I was only five when she passed, on the eve of Christmas Eve, but I remember the  morning after vividly.  I woke up to  find my Mother, sitting alone at the kitchen table.  I knew things would never be the same.  You see, my mother had lost both of  her parents in a little over a year.  She had lost her world.

I never understood the depth of that grief until I lost her five years ago.  Losing one parent is life-altering.  Losing two  parents in such a short period of time is unthinkable. But she carried on.  She carried on because she had two young children who needed her.  She carried on because she didn’t have any other option.  She carried on alone – an only child with no real support from the man she married, my father.   She carried on because that is who she was.   In the height of the holiday season, after losing her mother,  her mother’s secret family recipe became her own.

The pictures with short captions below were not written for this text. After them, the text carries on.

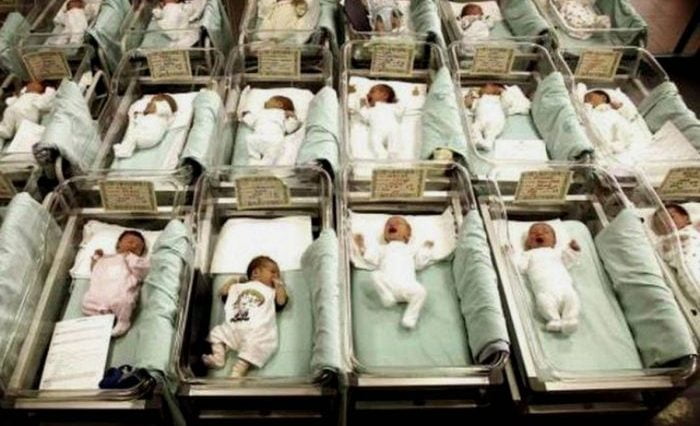 Exista speranta! 40 de copii, nascuti din mame suspecte sau infectate cu COVID-19, sunt sanatosi | Demamici.ro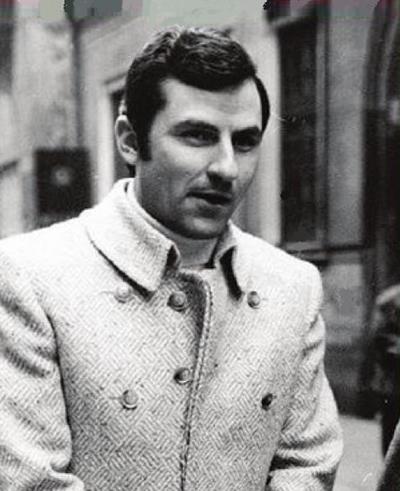 Luigi Calabresi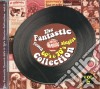 Fantastic French Vol. 6 60's And 70's / Various (2 Cd) cd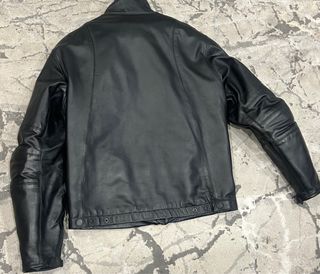 Chaqueta Cuero Moto Dainese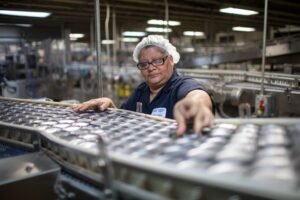 manufactura en Puerto Rico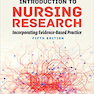 Introduction To Nursing Research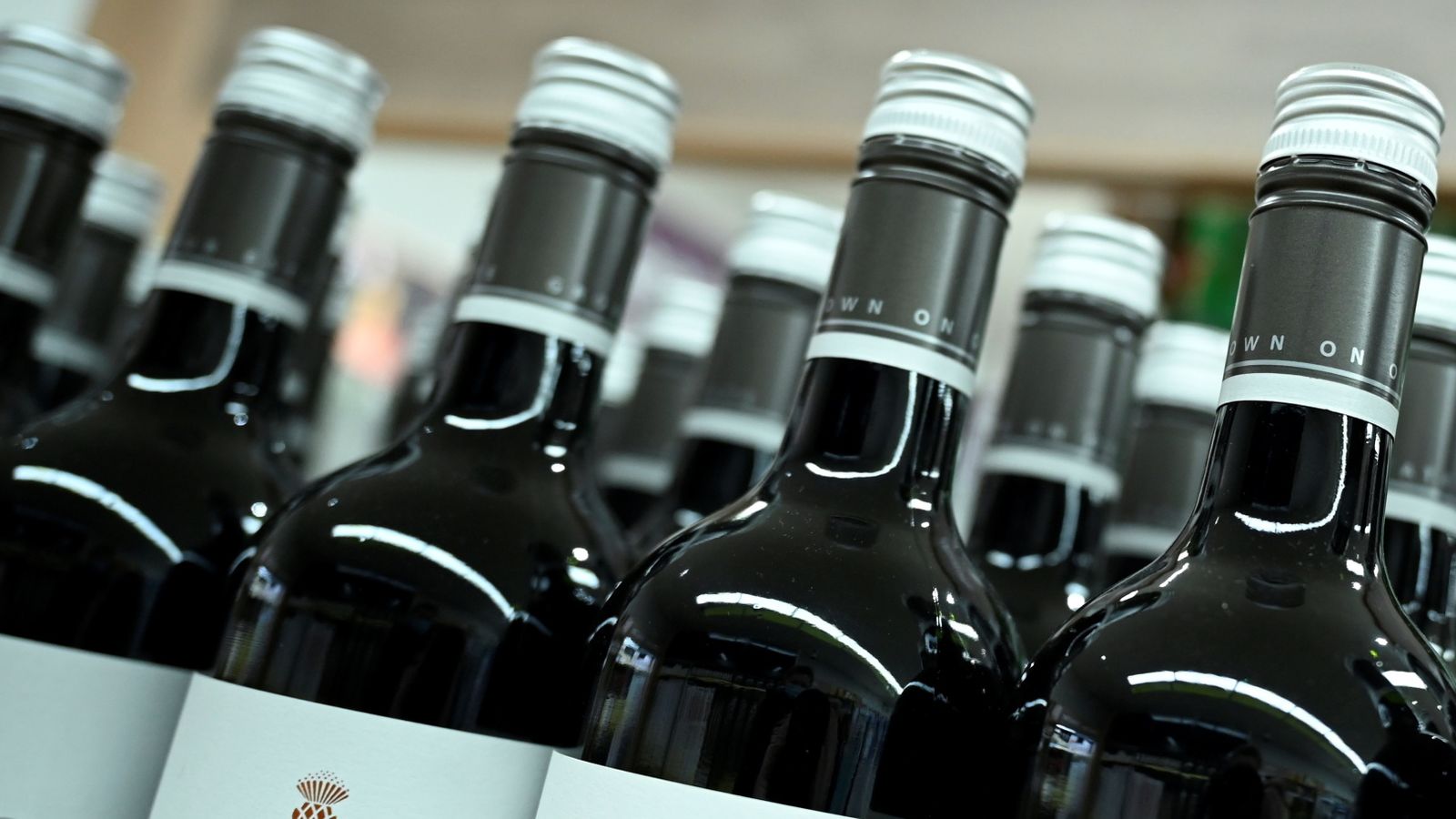 Las guerras del vino: cómo las ‘absurdas’ marcas de cáncer enfrentaron a Irlanda contra Europa |  noticias del mundo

And so it was that I became her little helper.  I still remember peeling and chopping apples for the stuffing on Thanksgiving Eve.  I remember the smells of turkey, freshly baked desserts, and, of course, the infamous stuffing.  I remember the “snibbits”  of turkey that we would claim for ourselves before the turkey even hit the table.  I remember being relegated to the children’s table, even as a young adult, and wondering if I ever would get to sit at the “adult” table.  But mostly, I remember being a part of something larger- the love and craziness that is family.

Now that my mother has been passed, I am the keeper of this recipe – the last in a long line of women who made this on Thanksgivings past.  So tomorrow, I will make this recipe because no Thanksgiving is the same without it.  I will read my mother’s handwriting, long since faded, and know that the love she had for me did not die with her.  It remains with me.  It comforts me.  But mostly, I will be reminded of her “recipe” for living – an unyielding faith in the Divine, quiet service towards others,  her often times surprising sense of humor, and a love that is boundless.